======== Dataset records
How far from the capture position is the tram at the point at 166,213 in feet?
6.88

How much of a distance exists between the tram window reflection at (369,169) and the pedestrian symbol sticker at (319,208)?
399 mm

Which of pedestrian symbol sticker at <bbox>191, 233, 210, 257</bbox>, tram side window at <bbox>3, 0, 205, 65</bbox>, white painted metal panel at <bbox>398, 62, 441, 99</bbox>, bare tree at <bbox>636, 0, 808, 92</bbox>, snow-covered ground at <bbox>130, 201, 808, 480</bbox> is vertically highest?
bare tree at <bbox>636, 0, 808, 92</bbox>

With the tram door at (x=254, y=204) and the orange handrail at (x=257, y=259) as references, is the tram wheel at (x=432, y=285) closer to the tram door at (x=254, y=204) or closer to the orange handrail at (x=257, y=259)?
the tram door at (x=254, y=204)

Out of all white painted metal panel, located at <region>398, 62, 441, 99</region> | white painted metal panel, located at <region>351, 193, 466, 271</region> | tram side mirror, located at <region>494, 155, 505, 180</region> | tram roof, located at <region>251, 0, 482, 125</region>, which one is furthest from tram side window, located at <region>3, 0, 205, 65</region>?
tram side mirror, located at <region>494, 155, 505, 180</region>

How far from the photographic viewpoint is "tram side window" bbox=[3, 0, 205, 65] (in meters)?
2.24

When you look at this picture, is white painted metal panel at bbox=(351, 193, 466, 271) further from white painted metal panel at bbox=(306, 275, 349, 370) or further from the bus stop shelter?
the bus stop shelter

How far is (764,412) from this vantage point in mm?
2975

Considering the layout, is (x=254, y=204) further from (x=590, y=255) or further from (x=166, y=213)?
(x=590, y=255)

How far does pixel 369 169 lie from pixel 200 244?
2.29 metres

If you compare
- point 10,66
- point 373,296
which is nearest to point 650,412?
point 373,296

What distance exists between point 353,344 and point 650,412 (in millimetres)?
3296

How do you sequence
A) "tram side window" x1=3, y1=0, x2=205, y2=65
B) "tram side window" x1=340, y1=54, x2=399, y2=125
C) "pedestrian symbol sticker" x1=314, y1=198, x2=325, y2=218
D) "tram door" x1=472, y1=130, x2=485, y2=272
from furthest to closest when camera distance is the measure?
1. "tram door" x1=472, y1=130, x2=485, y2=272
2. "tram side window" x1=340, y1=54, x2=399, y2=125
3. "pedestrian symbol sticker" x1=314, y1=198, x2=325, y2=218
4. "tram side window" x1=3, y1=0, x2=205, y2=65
================
Given exercise:
Set out all of the data above as a numbered list, leaving out the blank lines.

Problem solution:
1. How far from the capture position is the tram at the point at 166,213 in feet?
2. 6.88
3. How much of a distance exists between the tram window reflection at (369,169) and the pedestrian symbol sticker at (319,208)?
4. 399 mm
5. Which of pedestrian symbol sticker at <bbox>191, 233, 210, 257</bbox>, tram side window at <bbox>3, 0, 205, 65</bbox>, white painted metal panel at <bbox>398, 62, 441, 99</bbox>, bare tree at <bbox>636, 0, 808, 92</bbox>, snow-covered ground at <bbox>130, 201, 808, 480</bbox> is vertically highest?
6. bare tree at <bbox>636, 0, 808, 92</bbox>
7. With the tram door at (x=254, y=204) and the orange handrail at (x=257, y=259) as references, is the tram wheel at (x=432, y=285) closer to the tram door at (x=254, y=204) or closer to the orange handrail at (x=257, y=259)?
8. the tram door at (x=254, y=204)
9. Out of all white painted metal panel, located at <region>398, 62, 441, 99</region> | white painted metal panel, located at <region>351, 193, 466, 271</region> | tram side mirror, located at <region>494, 155, 505, 180</region> | tram roof, located at <region>251, 0, 482, 125</region>, which one is furthest from tram side window, located at <region>3, 0, 205, 65</region>?
10. tram side mirror, located at <region>494, 155, 505, 180</region>
11. How far from the photographic viewpoint is "tram side window" bbox=[3, 0, 205, 65] (in meters)?
12. 2.24
13. When you look at this picture, is white painted metal panel at bbox=(351, 193, 466, 271) further from white painted metal panel at bbox=(306, 275, 349, 370) or further from the bus stop shelter?
14. the bus stop shelter
15. How far is (764,412) from this vantage point in mm?
16. 2975
17. Considering the layout, is (x=254, y=204) further from (x=590, y=255) or further from (x=166, y=213)?
18. (x=590, y=255)
19. How far does pixel 369 169 lie from pixel 200 244?
20. 2.29 metres
21. If you compare
22. - point 10,66
23. - point 373,296
24. which is nearest to point 650,412?
25. point 373,296
26. What distance exists between point 353,344 and point 650,412 (in millimetres)?
27. 3296
28. How do you sequence
29. A) "tram side window" x1=3, y1=0, x2=205, y2=65
30. B) "tram side window" x1=340, y1=54, x2=399, y2=125
31. C) "pedestrian symbol sticker" x1=314, y1=198, x2=325, y2=218
32. D) "tram door" x1=472, y1=130, x2=485, y2=272
33. from furthest to closest when camera distance is the measure?
34. 1. "tram door" x1=472, y1=130, x2=485, y2=272
35. 2. "tram side window" x1=340, y1=54, x2=399, y2=125
36. 3. "pedestrian symbol sticker" x1=314, y1=198, x2=325, y2=218
37. 4. "tram side window" x1=3, y1=0, x2=205, y2=65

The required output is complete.